Synchronized Model instances in Django - django

I'm building a model for a Django project (my first Django project) and noticed
that instances of a Django model are not synchronized.
a_note = Notes.objects.create(message="Hello") # pk=1
same_note = Notes.objects.get(pk=1)
same_note.message = "Good day"
same_note.save()
a_note.message # Still is "Hello"
a_note is same_note # False
Is there a built-in way to make model instances with the same primary key to be
the same object? If yes, (how) does this maintain a globally consistent state of all
model objects, even in the case of bulk updates or changing foreign keys
and thus making items enter/exit related sets?

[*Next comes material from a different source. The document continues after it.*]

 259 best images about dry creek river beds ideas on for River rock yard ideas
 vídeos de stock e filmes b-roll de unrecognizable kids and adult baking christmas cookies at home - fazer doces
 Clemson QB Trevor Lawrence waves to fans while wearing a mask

I can imagine some sort of registry in the model class, which could at least handle simple cases (i.e. it would fail in cases of bulk updates or a change in foreign keys). However, the static registry makes testing more difficult.
I intend to build the (domain) model with high-level functions to do complex
operations which go beyond the simple CRUD
actions of Django's Model class. (Some classes of my model have an instance
of a Django Model subclass, as opposed to being an instance of subclass. This
is by design to prevent direct access to the database which might break consistencies and to separate the business logic from the purely data access related Django Model.) A complex operation might touch and modify several components. As a developer
using the model API, it's impossible to know which components are out of date after
calling a complex operation. Automatically synchronized instances would mitigate this issue. Are there other ways to overcome this?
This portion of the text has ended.